Files
firefrost-operations-manual/docs/tasks/firefrost-codex-migration-to-open-webui/TROUBLESHOOTING.md
The Chronicler #21 2e953ce312 feat: Complete Firefrost Knowledge Engine deployment plan
- Comprehensive task documentation for migrating from AnythingLLM to Dify+n8n+Qdrant
- 8 detailed documents covering every aspect of deployment
- Complete step-by-step commands (zero assumptions)
- Prerequisites checklist (20 items)
- Deployment plan in 2 parts (11 phases, every command)
- Configuration files (all configs with exact content)
- Recovery procedures (4 disaster scenarios)
- Verification guide (30 tests, complete checklist)
- Troubleshooting guide (common issues + solutions)
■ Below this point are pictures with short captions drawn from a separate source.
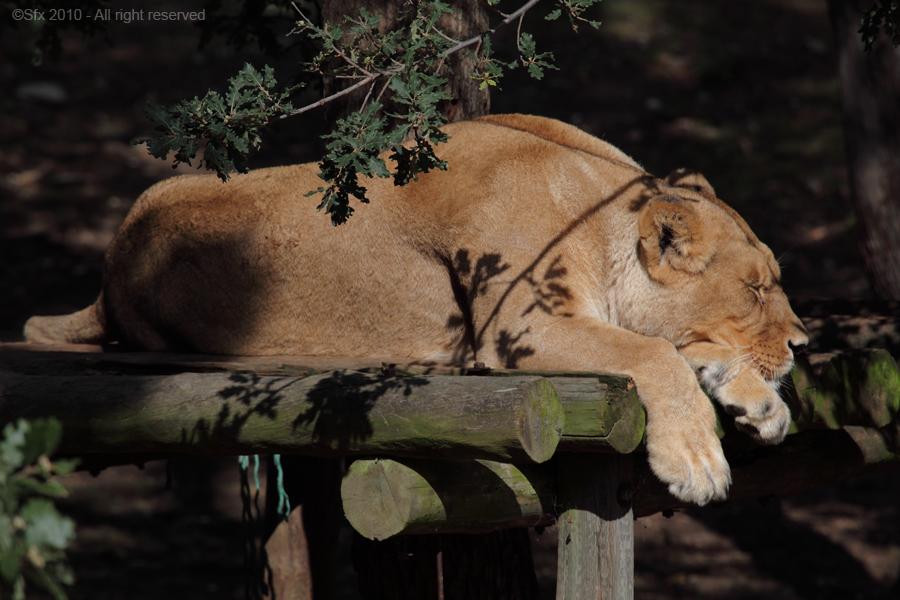 ...une petite sieste !...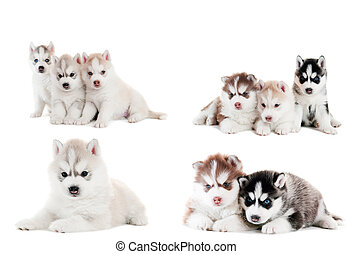 collection of little puppy of Siberian husky - collection of...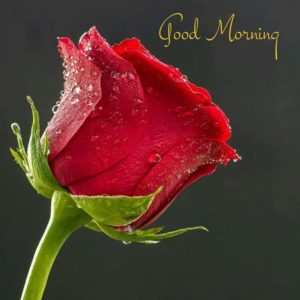 Red rose good morning images pictures photo download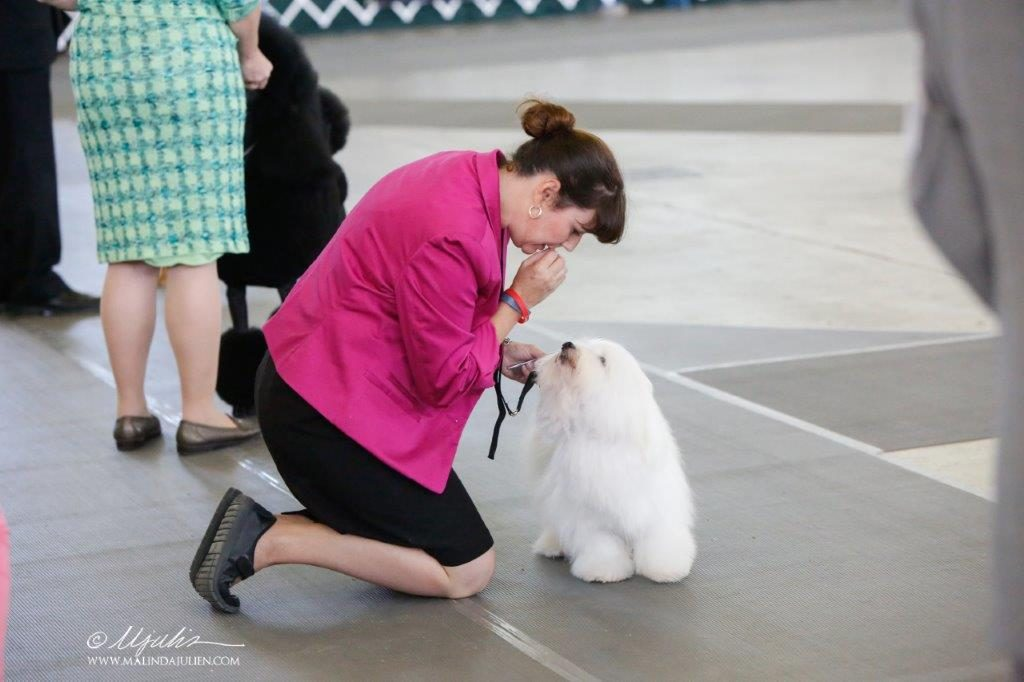 Bentley, Shiloh coton Dog at a breed dog contest wth her breeder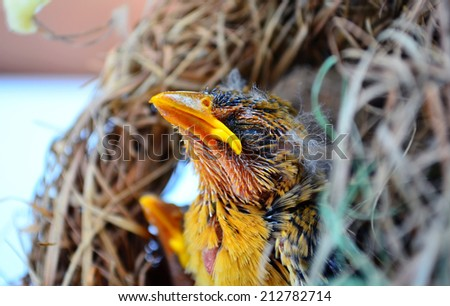 Bird nest with young birds - stock photo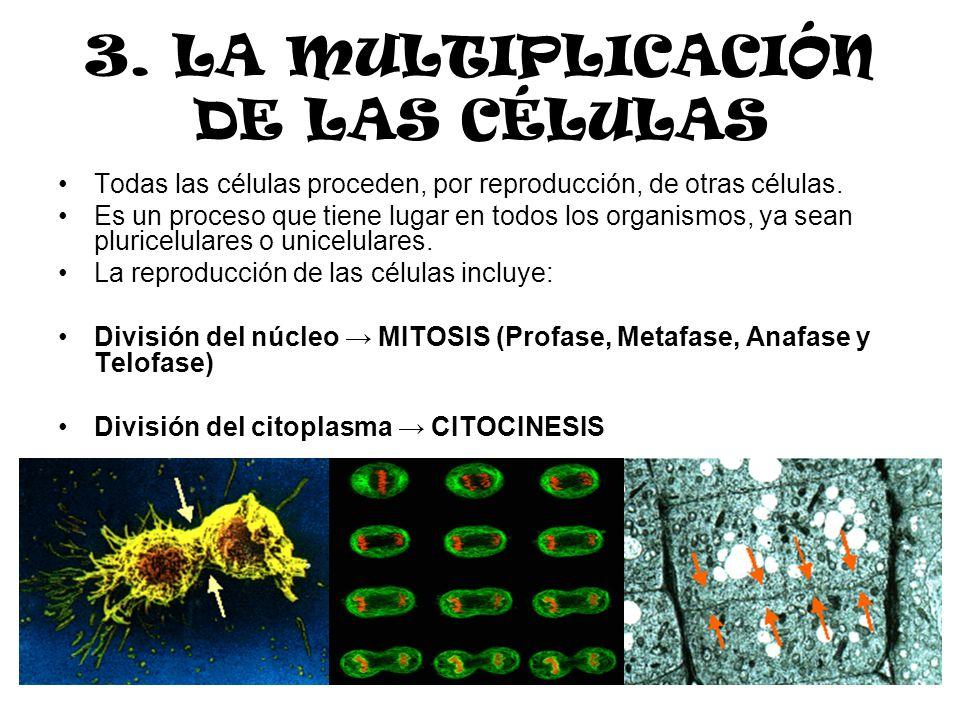 3. LA MULTIPLICACIÓN DE LAS CÉLULAS Todas las células proceden, por reproducción, de otras células. Es un proceso que tiene lugar en todos los organis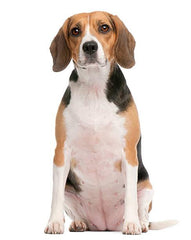 beagle breed dog toy mini me squeaky toy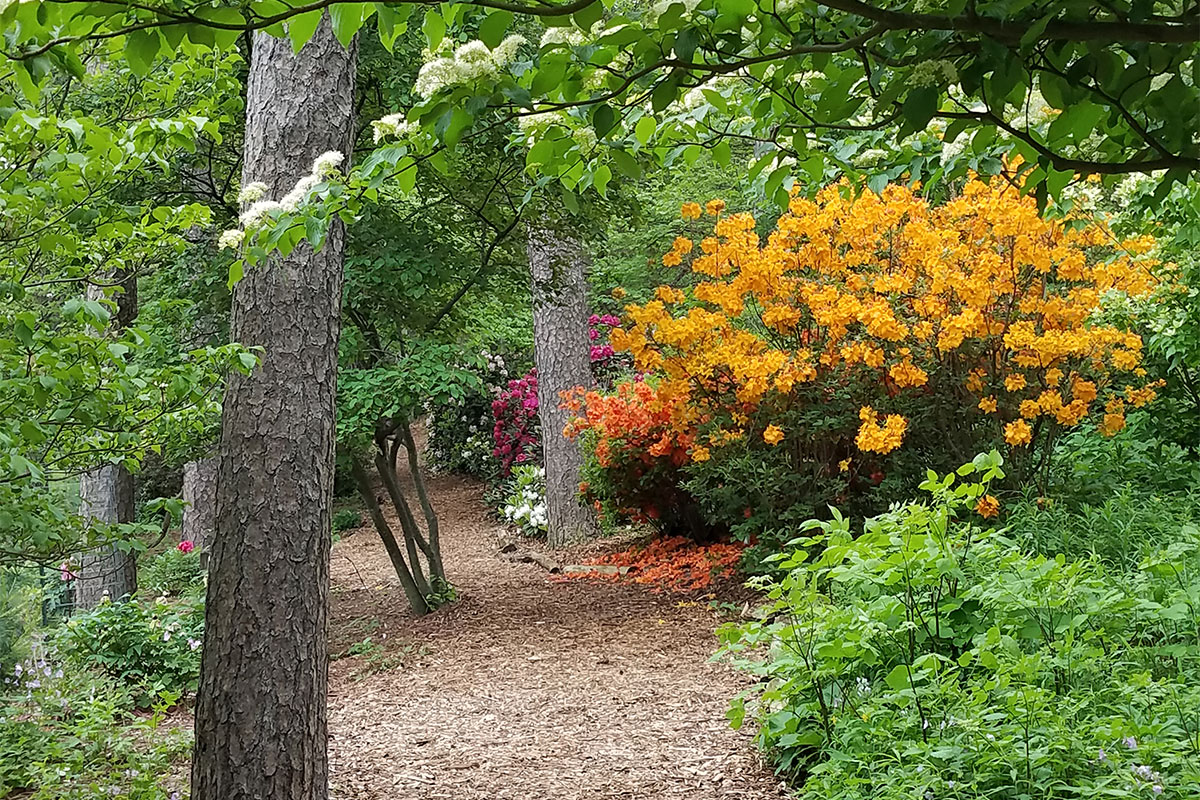 Azaleas in the Arb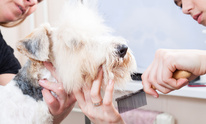 Paws in the Sand: Dog Grooming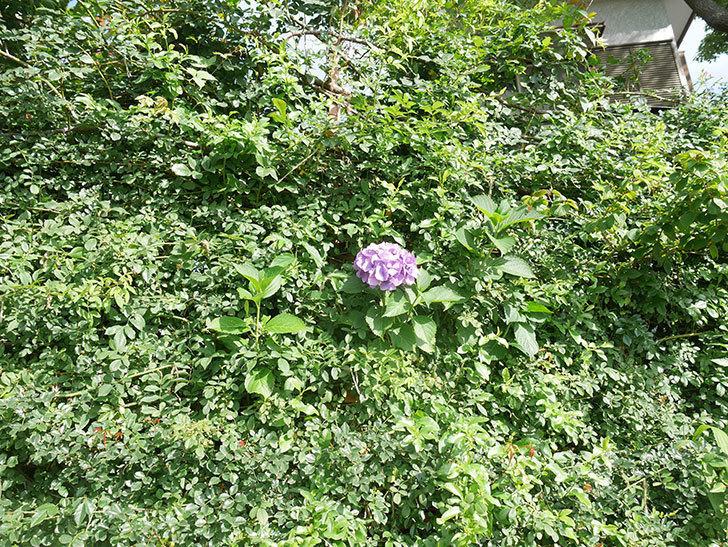 紫のアジサイの花が咲いた。2021年-014.jpg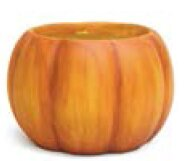 Pumpkin Painted Dolomite Pot Planter by August Grove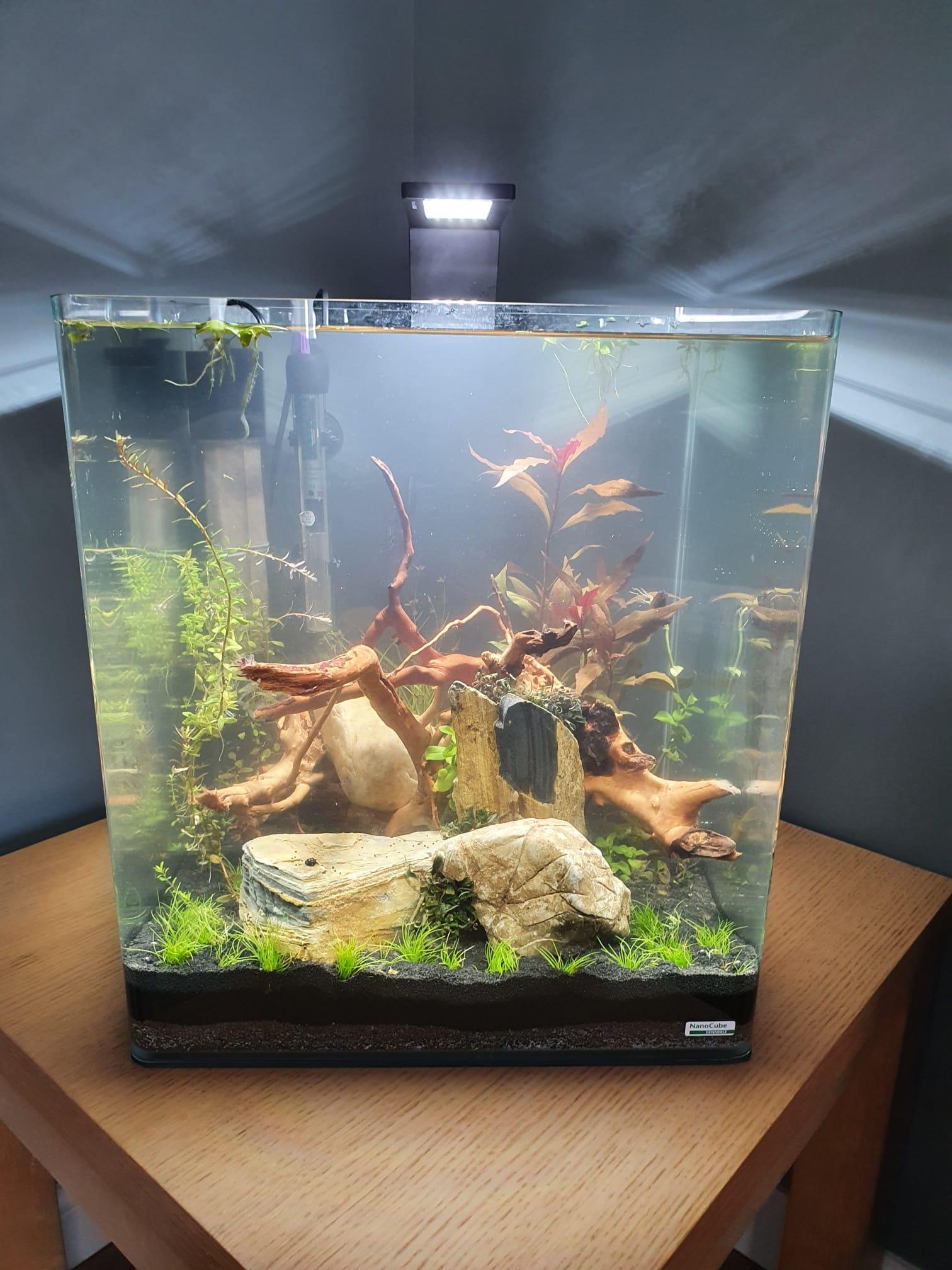 Shrimp Tank 180921.jpeg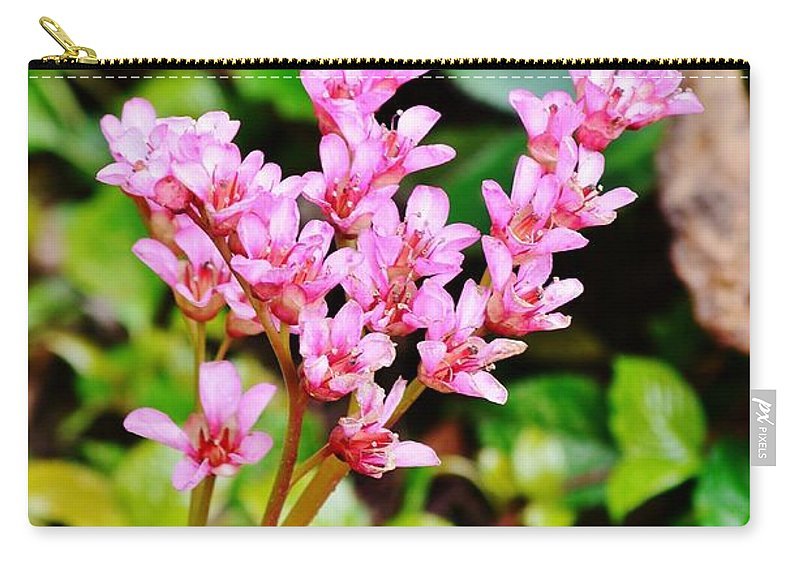 Flower Carry-all Pouch featuring the photograph Rock Splitter 20 by Kim Bemis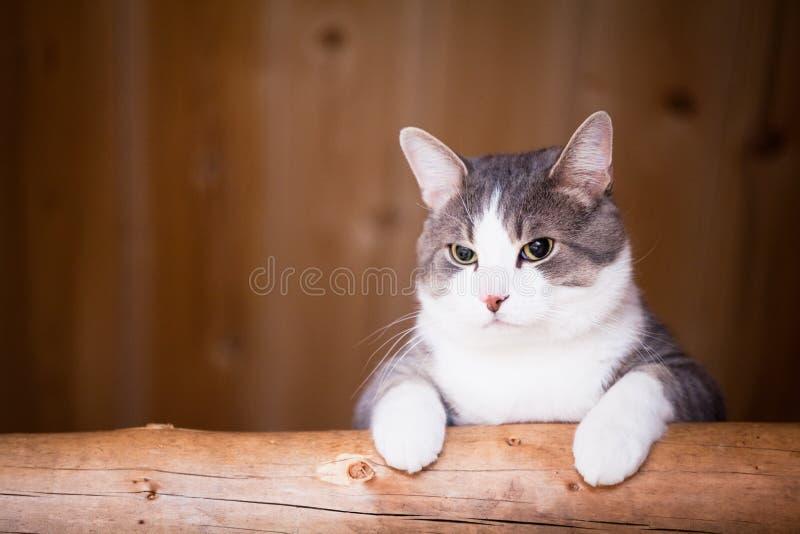 猫观看 库存图片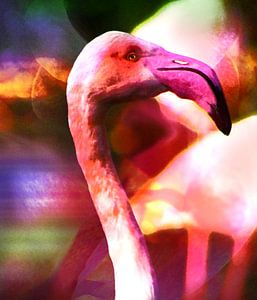 Flamed flamingo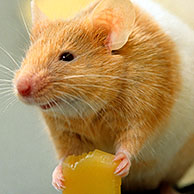 Golden Hamster (Mesocricetus auratus) eating cheese
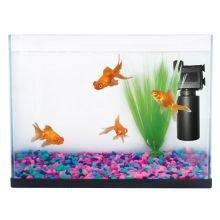 Fish 'R' Fun - Kit de acuario para principiantes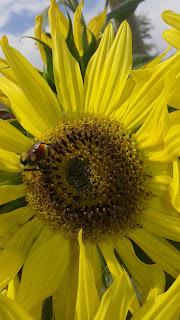 Bumblebee%252C%2Bspecies%2Bunknown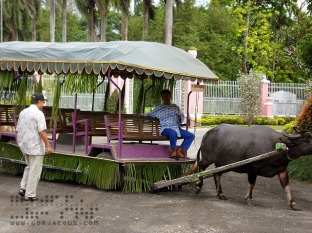 Carabao Ride, Villa Escudero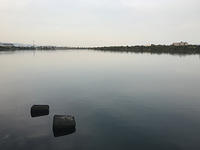 仕事上がりで淀川へ - WaterLettuceのブログ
Built by: The Chronicler #21
For: Meg, Holly, and children not yet born
Time investment: 10-15 hours execution time
Purpose: Enable Meg/Holly autonomous work with Git write-back

This deployment enables:
- RBAC (Meg sees all, Holly sees Pokerole only)
- Git write-back via ai-proposals branch
- Discord approval workflow (one-click merge)
- Self-healing (80% of failures)
- Automated daily backups
- Complete monitoring

Documentation is so detailed that any future Chronicler can execute
this deployment with zero prior knowledge and complete confidence.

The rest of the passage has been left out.